**Activity**.
All of the data should be copied exactly, with the pictures left out.

**Entries provided**.

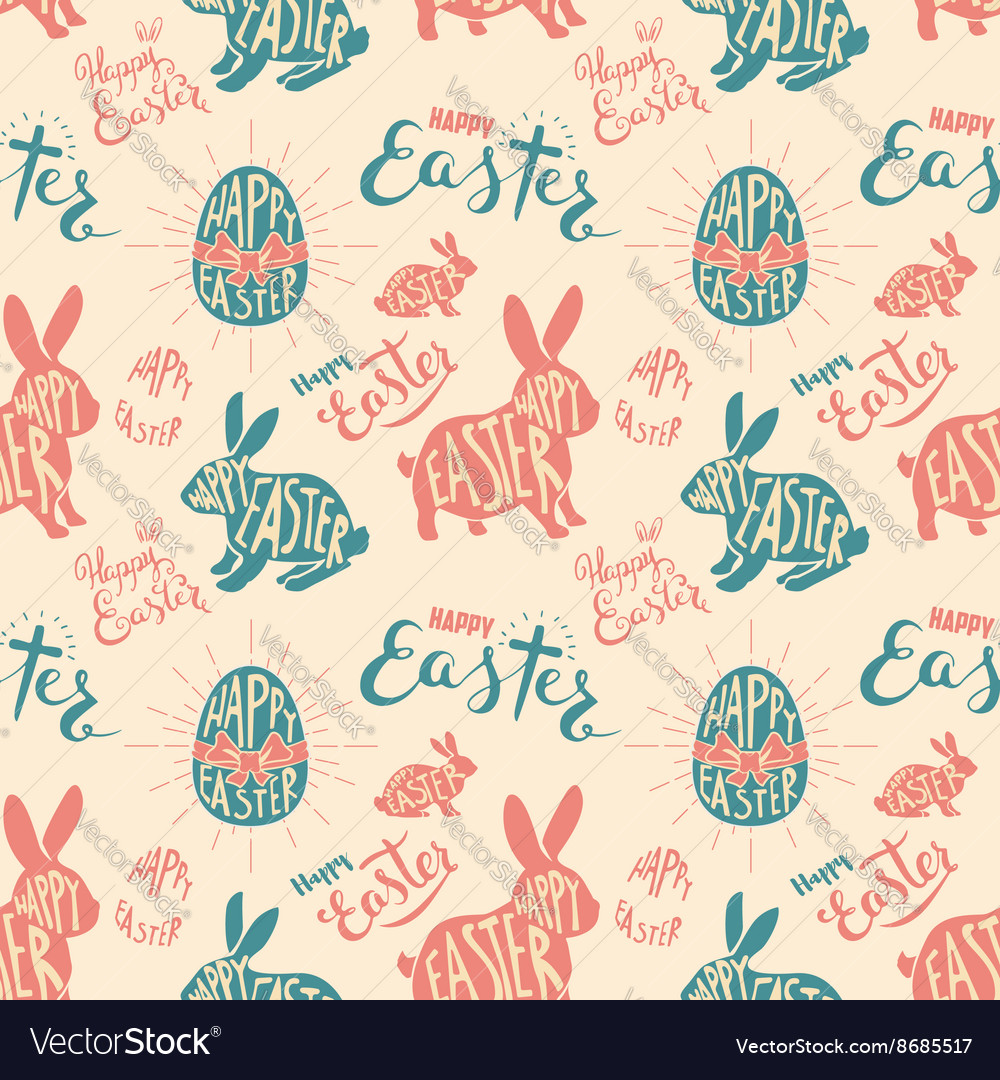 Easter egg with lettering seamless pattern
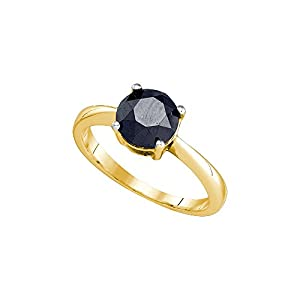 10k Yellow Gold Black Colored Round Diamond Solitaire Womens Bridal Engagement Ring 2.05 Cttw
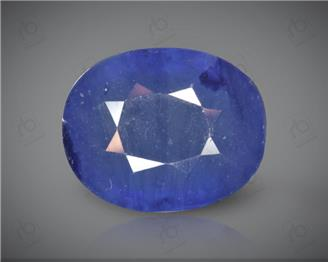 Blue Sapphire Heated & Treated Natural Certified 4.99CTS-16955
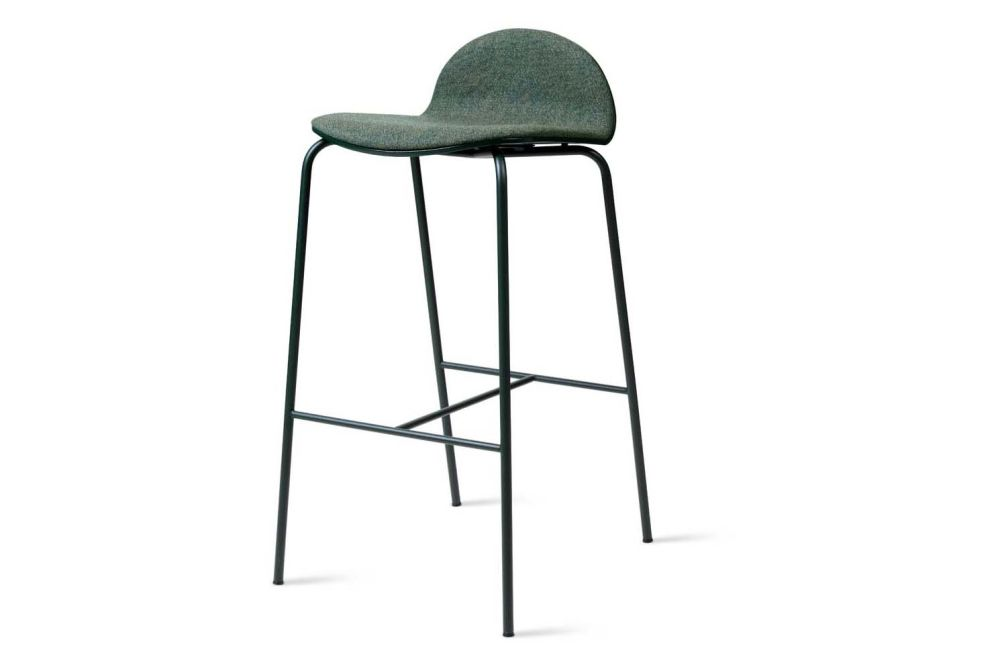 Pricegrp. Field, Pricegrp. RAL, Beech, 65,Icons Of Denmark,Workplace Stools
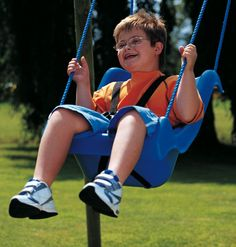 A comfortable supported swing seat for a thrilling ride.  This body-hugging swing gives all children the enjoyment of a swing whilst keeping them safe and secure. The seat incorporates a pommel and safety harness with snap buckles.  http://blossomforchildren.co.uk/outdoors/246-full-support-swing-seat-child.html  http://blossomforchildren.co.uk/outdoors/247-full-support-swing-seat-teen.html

**Solution to this problem**.
 Easter egg with lettering seamless pattern
 10k Yellow Gold Black Colored Round Diamond Solitaire Womens Bridal Engagement Ring 2.05 Cttw
 Blue Sapphire Heated & Treated Natural Certified 4.99CTS-16955
 Pricegrp. Field, Pricegrp. RAL, Beech, 65,Icons Of Denmark,Workplace Stools
 A comfortable supported swing seat for a thrilling ride.  This body-hugging swing gives all children the enjoyment of a swing whilst keeping them safe and secure. The seat incorporates a pommel and safety harness with snap buckles.  http://blossomforchildren.co.uk/outdoors/246-full-support-swing-seat-child.html  http://blossomforchildren.co.uk/outdoors/247-full-support-swing-seat-teen.html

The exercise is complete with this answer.